A celebração do Réveillon, com seus fogos de artifício e a agitação urbana, representa um período de alto risco para cães e gatos. A audição sensível desses animais os torna vulneráveis ao pânico causado pelos estampidos, o que pode desencadear uma reação de fuga desesperada, resultando em desaparecimento ou atropelamentos.
Para proteger os animais, especialistas recomendam mantê-los em ambientes internos seguros e fechados durante as festas. É crucial verificar portas e janelas, além de criar um refúgio confortável com seus pertences. Abafar os ruídos externos com som ambiente e jamais deixar o pet solto na rua na noite da virada são medidas essenciais de prevenção.
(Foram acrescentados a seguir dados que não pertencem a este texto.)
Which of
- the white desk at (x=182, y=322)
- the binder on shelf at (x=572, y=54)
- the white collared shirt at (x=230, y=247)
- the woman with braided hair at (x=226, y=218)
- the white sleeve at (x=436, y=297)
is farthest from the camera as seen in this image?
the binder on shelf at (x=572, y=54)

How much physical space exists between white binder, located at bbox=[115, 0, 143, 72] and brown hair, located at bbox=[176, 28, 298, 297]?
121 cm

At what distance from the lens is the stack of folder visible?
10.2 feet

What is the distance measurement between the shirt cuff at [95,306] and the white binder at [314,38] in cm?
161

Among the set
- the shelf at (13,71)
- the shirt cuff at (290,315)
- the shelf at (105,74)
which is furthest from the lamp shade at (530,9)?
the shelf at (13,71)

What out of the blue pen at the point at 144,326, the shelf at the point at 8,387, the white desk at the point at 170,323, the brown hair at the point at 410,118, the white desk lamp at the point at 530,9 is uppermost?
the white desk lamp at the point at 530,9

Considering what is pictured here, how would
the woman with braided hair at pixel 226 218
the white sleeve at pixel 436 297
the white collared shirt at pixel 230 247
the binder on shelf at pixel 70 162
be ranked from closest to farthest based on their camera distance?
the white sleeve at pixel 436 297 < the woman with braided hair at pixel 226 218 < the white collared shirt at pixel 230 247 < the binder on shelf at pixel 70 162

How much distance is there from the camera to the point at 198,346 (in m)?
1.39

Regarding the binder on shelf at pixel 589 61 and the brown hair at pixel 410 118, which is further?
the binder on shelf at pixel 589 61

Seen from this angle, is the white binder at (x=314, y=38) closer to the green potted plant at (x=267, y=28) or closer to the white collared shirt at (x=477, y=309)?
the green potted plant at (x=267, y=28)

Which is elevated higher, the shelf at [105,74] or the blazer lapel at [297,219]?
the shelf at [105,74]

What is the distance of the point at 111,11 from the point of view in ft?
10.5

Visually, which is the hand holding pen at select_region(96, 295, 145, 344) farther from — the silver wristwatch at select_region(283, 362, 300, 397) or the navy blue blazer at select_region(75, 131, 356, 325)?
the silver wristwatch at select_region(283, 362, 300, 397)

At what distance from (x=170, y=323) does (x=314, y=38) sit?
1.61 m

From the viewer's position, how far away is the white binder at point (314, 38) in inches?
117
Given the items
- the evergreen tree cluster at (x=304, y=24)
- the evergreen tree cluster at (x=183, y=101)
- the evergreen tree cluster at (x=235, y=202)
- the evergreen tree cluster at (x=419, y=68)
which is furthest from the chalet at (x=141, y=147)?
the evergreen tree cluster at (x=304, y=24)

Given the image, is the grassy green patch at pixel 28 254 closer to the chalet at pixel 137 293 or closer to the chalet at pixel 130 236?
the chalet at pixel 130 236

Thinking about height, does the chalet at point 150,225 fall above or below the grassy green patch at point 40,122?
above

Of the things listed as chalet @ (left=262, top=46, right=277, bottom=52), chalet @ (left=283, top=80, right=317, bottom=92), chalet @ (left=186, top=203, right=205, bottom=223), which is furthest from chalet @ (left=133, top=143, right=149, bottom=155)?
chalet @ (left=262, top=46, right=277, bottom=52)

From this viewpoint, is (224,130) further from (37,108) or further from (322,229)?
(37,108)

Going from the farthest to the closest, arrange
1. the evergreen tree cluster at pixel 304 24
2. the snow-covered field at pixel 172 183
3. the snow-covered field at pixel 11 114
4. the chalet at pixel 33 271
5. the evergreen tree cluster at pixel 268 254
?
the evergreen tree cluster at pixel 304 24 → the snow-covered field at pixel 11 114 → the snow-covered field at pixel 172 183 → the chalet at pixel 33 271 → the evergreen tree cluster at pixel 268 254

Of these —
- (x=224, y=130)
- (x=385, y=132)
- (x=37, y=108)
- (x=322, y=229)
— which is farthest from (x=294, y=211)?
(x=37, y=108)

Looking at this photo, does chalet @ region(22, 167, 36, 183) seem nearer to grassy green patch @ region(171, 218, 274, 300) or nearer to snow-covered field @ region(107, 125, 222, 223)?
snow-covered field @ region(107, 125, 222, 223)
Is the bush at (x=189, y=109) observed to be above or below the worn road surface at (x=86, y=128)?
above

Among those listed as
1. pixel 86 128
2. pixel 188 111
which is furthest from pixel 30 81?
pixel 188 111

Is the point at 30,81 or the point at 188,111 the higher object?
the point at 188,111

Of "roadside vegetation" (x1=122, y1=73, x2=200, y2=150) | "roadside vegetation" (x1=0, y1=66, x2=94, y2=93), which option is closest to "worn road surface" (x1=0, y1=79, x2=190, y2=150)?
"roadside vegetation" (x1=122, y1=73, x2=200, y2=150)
A identificação adequada é um recurso fundamental para um reencontro rápido caso a fuga ocorra. Coleiras com plaquetas de contato são a primeira recomendação, enquanto a microchipagem oferece uma identificação permanente e mais segura. Quem encontrar um animal perdido deve acolhê-lo temporariamente e divulgar suas informações em redes sociais e junto a protetores.
Saiba mais:
A aversão a ruídos altos é um instinto de sobrevivência profundamente arraigado em cães e gatos. Estudos indicam que a audição canina é até quatro vezes mais aguçada que a humana, tornando os fogos não apenas barulhentos, mas dolorosos. Historicamente, o período de festas de fim de ano registra um aumento de até 30% no desaparecimento de animais de estimação no Brasil, segundo dados de ONGs. Em resposta, diversas cidades brasileiras têm aprovado leis que restringem o uso de fogos de artifício com estampido, permitindo apenas os modelos silenciosos, um movimento importante para o bem-estar animal.